Diesel fuel could become preferred energy source for cars over the next 20 years.

Dec 08,2009
Juergen Gerhardt, senior vice president of German automotive giant Robert Bosch, is confident that clean diesel will become a preferred power source for vehicles over the next 20 years despite the development of electric cars.

Gerhardt said yesterday that the biggest reason the global automotive industry is aggressively developing electric vehicles is tied to the energy efficiency they can provide.

Electric vehicles can travel 2.5 times further than cars with conventional internal-combustion engines on the same amount of energy, he said.

However, with current technology, clean diesel engines can also achieve higher fuel economy and lower carbon dioxide emissions.

“Diesel has exceptionally high energy density,” said Gerhardt, who is visiting Seoul to participate in a two-day clean diesel global forum held at the National Assembly in Yeouido.
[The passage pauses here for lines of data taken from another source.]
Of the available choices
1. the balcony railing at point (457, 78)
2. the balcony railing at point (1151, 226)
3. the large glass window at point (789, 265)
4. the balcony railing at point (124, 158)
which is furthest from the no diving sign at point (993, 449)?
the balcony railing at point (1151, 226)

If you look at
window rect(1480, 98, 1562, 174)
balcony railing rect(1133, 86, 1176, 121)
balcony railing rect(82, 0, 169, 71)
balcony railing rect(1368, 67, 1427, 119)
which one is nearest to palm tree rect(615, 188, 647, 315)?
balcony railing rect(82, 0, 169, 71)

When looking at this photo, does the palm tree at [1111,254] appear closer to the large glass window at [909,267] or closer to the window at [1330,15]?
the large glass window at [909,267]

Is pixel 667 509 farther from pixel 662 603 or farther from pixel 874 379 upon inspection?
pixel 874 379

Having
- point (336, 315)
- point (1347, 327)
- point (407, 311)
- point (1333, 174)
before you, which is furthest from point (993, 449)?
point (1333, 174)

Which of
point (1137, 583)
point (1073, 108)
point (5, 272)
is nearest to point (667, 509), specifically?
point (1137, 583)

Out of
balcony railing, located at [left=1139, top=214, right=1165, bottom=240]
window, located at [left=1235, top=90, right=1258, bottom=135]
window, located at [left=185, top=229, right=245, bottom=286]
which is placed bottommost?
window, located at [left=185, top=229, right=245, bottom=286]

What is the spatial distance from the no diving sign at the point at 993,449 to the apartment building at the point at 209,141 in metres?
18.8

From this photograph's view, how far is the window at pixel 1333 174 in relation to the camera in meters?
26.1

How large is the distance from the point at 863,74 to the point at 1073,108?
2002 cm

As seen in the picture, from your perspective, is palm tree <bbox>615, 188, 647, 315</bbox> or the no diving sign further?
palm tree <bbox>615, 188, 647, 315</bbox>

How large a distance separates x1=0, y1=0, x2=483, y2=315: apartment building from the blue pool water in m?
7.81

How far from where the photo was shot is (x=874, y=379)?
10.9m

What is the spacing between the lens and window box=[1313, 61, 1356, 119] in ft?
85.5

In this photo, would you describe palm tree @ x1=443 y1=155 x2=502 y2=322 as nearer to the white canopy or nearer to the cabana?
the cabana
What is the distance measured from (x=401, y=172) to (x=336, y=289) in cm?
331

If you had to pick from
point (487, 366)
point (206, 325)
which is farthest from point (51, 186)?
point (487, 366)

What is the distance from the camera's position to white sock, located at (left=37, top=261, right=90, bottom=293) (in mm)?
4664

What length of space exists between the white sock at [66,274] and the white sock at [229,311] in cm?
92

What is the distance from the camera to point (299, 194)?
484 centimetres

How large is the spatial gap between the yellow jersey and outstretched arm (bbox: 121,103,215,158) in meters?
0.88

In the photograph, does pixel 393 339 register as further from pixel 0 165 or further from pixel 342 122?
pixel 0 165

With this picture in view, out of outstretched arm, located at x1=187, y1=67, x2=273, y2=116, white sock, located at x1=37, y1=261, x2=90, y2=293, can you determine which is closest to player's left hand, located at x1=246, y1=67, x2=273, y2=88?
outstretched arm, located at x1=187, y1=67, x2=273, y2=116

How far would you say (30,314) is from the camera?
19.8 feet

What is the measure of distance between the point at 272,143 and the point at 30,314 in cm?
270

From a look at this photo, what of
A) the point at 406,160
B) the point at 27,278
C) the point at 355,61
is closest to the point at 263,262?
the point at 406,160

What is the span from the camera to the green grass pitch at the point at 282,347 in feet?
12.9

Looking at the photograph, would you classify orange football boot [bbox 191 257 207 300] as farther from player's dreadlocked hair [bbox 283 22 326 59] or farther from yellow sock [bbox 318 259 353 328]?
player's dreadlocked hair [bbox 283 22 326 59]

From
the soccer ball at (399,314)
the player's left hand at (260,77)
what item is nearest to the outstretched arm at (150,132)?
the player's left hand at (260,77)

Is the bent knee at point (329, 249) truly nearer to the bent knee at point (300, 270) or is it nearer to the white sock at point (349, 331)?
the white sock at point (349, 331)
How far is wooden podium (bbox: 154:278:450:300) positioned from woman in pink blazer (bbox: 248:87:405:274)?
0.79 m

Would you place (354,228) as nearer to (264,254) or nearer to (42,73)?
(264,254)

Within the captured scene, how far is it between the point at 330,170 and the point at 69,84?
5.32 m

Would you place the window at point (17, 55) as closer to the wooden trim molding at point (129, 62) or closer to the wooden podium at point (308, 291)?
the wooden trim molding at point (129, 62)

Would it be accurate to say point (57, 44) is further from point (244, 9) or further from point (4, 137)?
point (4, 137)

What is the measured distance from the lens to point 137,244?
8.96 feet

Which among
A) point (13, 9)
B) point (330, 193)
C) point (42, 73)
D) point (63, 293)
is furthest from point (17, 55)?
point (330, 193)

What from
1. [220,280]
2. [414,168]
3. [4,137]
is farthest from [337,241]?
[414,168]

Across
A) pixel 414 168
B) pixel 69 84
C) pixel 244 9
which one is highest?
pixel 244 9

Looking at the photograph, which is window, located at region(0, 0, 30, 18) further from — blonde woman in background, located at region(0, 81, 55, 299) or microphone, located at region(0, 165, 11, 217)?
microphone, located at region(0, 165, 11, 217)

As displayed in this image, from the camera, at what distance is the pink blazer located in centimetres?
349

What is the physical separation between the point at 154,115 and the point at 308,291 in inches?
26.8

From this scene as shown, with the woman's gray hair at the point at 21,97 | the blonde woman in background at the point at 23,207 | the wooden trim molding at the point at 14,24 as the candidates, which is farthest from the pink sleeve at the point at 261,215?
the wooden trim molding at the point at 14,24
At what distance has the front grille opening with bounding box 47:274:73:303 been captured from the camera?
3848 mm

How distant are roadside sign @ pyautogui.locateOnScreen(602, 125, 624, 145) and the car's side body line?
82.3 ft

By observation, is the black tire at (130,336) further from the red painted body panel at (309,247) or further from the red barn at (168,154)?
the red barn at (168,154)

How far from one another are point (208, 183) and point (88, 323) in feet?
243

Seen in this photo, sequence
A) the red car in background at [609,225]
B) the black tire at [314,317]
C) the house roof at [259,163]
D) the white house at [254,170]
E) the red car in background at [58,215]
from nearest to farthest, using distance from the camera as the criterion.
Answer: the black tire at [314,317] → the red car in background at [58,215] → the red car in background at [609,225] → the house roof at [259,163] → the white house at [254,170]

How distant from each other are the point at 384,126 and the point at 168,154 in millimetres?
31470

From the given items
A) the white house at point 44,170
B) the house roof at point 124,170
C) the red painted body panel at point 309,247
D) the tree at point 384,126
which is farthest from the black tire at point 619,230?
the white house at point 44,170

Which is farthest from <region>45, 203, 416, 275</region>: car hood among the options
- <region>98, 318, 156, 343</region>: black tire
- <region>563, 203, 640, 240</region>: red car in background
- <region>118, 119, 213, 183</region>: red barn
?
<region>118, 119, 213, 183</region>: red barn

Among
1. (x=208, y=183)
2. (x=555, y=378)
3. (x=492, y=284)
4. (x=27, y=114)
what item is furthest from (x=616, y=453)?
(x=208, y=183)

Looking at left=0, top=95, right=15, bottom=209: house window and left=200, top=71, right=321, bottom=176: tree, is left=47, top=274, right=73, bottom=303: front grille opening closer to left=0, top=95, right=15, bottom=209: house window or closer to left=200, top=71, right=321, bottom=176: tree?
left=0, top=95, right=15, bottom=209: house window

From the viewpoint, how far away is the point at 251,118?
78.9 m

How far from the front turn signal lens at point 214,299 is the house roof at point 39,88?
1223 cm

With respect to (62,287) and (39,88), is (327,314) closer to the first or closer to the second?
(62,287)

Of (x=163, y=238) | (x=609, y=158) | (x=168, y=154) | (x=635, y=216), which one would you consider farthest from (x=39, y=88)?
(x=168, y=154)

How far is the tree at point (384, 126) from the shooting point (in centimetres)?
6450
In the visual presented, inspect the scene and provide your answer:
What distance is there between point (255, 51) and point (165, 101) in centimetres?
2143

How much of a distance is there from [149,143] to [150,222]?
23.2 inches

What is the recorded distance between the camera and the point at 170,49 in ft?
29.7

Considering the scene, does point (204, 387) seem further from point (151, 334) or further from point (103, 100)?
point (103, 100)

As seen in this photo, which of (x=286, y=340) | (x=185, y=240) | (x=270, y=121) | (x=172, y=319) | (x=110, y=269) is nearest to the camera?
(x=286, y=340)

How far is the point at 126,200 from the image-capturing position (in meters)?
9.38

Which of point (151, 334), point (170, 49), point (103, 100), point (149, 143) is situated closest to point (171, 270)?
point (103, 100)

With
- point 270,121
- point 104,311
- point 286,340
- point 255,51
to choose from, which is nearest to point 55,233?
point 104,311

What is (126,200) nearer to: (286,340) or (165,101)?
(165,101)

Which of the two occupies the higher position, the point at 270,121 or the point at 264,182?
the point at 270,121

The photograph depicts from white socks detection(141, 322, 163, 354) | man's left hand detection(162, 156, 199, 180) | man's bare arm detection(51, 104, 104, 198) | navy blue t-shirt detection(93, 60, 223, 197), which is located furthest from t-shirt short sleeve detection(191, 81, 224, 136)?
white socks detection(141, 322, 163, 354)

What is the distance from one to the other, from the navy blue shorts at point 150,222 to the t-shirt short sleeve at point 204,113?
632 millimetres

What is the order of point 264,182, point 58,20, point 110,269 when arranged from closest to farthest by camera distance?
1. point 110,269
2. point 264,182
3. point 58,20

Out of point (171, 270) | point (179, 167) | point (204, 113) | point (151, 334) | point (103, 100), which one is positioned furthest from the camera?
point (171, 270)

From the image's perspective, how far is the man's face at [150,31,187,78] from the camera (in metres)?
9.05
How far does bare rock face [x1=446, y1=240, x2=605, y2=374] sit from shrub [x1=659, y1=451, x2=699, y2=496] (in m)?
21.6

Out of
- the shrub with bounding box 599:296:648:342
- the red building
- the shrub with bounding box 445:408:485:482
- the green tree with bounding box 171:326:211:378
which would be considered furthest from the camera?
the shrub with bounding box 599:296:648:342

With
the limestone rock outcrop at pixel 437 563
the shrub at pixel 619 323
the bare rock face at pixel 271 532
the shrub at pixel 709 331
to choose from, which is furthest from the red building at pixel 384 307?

“Fifty milliliters of diesel fuel generates the same amount of energy as 68 kilograms [150 pounds] of the latest nickel-metal hybrid battery. This means that a 50-liter diesel fuel tank has the same energy amount as a 68-ton hybrid battery.”

Oh Kang-hyun, Korea Petroleum Association chairman, said diesel is the most efficient of all the automotive fuels out there right now. Citing a study he conducted last year for Korea University, Oh said diesel vehicles have 16 percent to 32 percent better fuel economy compared to regular gasoline vehicles.

Additionally, diesel-fueled vehicles have 54 percent to 77 percent higher fuel economy than those that run on liquefied petroleum gas, he said.

Gerhardt said he has noticed that Korean cars are getting bigger and heavier, which is similar to the dynamics of the industry in the United States. Therefore, he said, it is important to utilize diesel technology to secure better fuel economy.

Oh agrees as well.

“The government needs to change the taxation system applied on diesel engines in order to boost the industry,” Oh said. “But most of all, we need to change our distorted conception of diesel fuel” as a dirty energy source.

He pointed out that the Seoul government recently announced a plan to switch from diesel-fueled buses to buses that run on compressed natural gas in order to reduce pollution.

He also noted that Paris, where 70 percent of new vehicles run on diesel, has lower microscopic dust levels than Seoul. “We have to realize that the clean diesel of today is not the diesel that we knew in the 1980s,” Oh said.